The reply must contain all of the records, unchanged.

Saved data entries:
_ _ _ _

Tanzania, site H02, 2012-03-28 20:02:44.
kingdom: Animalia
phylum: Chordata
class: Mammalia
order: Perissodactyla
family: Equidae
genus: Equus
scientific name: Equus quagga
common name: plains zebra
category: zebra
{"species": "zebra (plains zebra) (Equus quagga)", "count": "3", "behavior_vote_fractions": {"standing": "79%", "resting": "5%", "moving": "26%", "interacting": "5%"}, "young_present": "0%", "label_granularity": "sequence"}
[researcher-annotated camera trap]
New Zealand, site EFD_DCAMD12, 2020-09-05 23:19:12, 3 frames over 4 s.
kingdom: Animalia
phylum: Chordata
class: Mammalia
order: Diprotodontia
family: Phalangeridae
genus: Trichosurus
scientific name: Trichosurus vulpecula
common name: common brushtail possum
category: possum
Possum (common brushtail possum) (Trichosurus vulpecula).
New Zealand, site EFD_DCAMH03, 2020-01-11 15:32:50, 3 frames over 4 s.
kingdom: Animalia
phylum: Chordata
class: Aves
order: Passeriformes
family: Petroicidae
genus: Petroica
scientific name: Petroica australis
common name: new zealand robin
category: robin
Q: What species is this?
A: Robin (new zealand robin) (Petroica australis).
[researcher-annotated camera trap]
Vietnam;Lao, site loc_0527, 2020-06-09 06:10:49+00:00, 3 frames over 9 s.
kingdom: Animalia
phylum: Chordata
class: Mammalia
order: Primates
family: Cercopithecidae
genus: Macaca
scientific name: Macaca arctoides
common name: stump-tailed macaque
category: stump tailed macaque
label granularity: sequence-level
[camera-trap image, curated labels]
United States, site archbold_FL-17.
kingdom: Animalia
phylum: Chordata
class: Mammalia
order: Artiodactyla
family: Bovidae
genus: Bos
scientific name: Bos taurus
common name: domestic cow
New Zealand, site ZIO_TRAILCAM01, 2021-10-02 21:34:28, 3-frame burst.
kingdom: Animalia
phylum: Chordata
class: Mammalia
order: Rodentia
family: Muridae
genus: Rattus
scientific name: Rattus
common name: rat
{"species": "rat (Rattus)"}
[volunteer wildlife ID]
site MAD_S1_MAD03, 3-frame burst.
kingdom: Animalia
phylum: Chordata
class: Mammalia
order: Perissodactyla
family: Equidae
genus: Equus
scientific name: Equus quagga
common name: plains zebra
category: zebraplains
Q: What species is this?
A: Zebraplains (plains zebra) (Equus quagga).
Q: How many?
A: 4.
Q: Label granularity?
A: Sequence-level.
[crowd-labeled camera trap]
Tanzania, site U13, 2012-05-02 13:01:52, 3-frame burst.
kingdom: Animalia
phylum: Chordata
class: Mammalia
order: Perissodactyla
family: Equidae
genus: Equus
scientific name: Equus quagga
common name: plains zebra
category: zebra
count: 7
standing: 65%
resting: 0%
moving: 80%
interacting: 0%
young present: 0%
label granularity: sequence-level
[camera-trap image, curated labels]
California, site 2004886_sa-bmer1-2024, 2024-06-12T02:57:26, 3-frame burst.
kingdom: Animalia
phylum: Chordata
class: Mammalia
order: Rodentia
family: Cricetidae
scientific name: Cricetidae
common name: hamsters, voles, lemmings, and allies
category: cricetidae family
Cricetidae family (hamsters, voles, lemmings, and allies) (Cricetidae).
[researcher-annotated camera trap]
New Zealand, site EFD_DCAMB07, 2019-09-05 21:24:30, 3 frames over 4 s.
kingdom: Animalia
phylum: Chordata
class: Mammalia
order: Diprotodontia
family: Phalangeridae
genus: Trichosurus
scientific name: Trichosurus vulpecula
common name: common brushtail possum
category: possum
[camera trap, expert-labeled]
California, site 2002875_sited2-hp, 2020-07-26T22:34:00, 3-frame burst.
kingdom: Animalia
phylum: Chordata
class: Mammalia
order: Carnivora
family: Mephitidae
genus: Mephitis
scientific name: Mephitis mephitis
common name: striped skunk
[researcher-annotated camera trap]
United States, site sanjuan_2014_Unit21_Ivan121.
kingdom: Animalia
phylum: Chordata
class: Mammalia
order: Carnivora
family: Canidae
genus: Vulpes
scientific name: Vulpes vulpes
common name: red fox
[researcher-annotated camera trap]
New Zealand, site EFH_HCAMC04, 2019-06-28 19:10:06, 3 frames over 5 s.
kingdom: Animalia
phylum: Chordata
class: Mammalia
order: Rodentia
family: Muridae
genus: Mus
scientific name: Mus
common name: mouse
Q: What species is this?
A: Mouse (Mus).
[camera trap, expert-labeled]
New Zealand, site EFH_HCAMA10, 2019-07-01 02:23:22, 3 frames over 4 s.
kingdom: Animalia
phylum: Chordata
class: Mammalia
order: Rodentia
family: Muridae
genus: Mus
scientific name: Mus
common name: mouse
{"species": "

_ _ _ _

TASK SOLUTION:
Tanzania, site H02, 2012-03-28 20:02:44.
kingdom: Animalia
phylum: Chordata
class: Mammalia
order: Perissodactyla
family: Equidae
genus: Equus
scientific name: Equus quagga
common name: plains zebra
category: zebra
{"species": "zebra (plains zebra) (Equus quagga)", "count": "3", "behavior_vote_fractions": {"standing": "79%", "resting": "5%", "moving": "26%", "interacting": "5%"}, "young_present": "0%", "label_granularity": "sequence"}
[researcher-annotated camera trap]
New Zealand, site EFD_DCAMD12, 2020-09-05 23:19:12, 3 frames over 4 s.
kingdom: Animalia
phylum: Chordata
class: Mammalia
order: Diprotodontia
family: Phalangeridae
genus: Trichosurus
scientific name: Trichosurus vulpecula
common name: common brushtail possum
category: possum
Possum (common brushtail possum) (Trichosurus vulpecula).
New Zealand, site EFD_DCAMH03, 2020-01-11 15:32:50, 3 frames over 4 s.
kingdom: Animalia
phylum: Chordata
class: Aves
order: Passeriformes
family: Petroicidae
genus: Petroica
scientific name: Petroica australis
common name: new zealand robin
category: robin
Q: What species is this?
A: Robin (new zealand robin) (Petroica australis).
[researcher-annotated camera trap]
Vietnam;Lao, site loc_0527, 2020-06-09 06:10:49+00:00, 3 frames over 9 s.
kingdom: Animalia
phylum: Chordata
class: Mammalia
order: Primates
family: Cercopithecidae
genus: Macaca
scientific name: Macaca arctoides
common name: stump-tailed macaque
category: stump tailed macaque
label granularity: sequence-level
[camera-trap image, curated labels]
United States, site archbold_FL-17.
kingdom: Animalia
phylum: Chordata
class: Mammalia
order: Artiodactyla
family: Bovidae
genus: Bos
scientific name: Bos taurus
common name: domestic cow
New Zealand, site ZIO_TRAILCAM01, 2021-10-02 21:34:28, 3-frame burst.
kingdom: Animalia
phylum: Chordata
class: Mammalia
order: Rodentia
family: Muridae
genus: Rattus
scientific name: Rattus
common name: rat
{"species": "rat (Rattus)"}
[volunteer wildlife ID]
site MAD_S1_MAD03, 3-frame burst.
kingdom: Animalia
phylum: Chordata
class: Mammalia
order: Perissodactyla
family: Equidae
genus: Equus
scientific name: Equus quagga
common name: plains zebra
category: zebraplains
Q: What species is this?
A: Zebraplains (plains zebra) (Equus quagga).
Q: How many?
A: 4.
Q: Label granularity?
A: Sequence-level.
[crowd-labeled camera trap]
Tanzania, site U13, 2012-05-02 13:01:52, 3-frame burst.
kingdom: Animalia
phylum: Chordata
class: Mammalia
order: Perissodactyla
family: Equidae
genus: Equus
scientific name: Equus quagga
common name: plains zebra
category: zebra
count: 7
standing: 65%
resting: 0%
moving: 80%
interacting: 0%
young present: 0%
label granularity: sequence-level
[camera-trap image, curated labels]
California, site 2004886_sa-bmer1-2024, 2024-06-12T02:57:26, 3-frame burst.
kingdom: Animalia
phylum: Chordata
class: Mammalia
order: Rodentia
family: Cricetidae
scientific name: Cricetidae
common name: hamsters, voles, lemmings, and allies
category: cricetidae family
Cricetidae family (hamsters, voles, lemmings, and allies) (Cricetidae).
[researcher-annotated camera trap]
New Zealand, site EFD_DCAMB07, 2019-09-05 21:24:30, 3 frames over 4 s.
kingdom: Animalia
phylum: Chordata
class: Mammalia
order: Diprotodontia
family: Phalangeridae
genus: Trichosurus
scientific name: Trichosurus vulpecula
common name: common brushtail possum
category: possum
[camera trap, expert-labeled]
California, site 2002875_sited2-hp, 2020-07-26T22:34:00, 3-frame burst.
kingdom: Animalia
phylum: Chordata
class: Mammalia
order: Carnivora
family: Mephitidae
genus: Mephitis
scientific name: Mephitis mephitis
common name: striped skunk
[researcher-annotated camera trap]
United States, site sanjuan_2014_Unit21_Ivan121.
kingdom: Animalia
phylum: Chordata
class: Mammalia
order: Carnivora
family: Canidae
genus: Vulpes
scientific name: Vulpes vulpes
common name: red fox
[researcher-annotated camera trap]
New Zealand, site EFH_HCAMC04, 2019-06-28 19:10:06, 3 frames over 5 s.
kingdom: Animalia
phylum: Chordata
class: Mammalia
order: Rodentia
family: Muridae
genus: Mus
scientific name: Mus
common name: mouse
Q: What species is this?
A: Mouse (Mus).
[camera trap, expert-labeled]
New Zealand, site EFH_HCAMA10, 2019-07-01 02:23:22, 3 frames over 4 s.
kingdom: Animalia
phylum: Chordata
class: Mammalia
order: Rodentia
family: Muridae
genus: Mus
scientific name: Mus
common name: mouse
{"species": "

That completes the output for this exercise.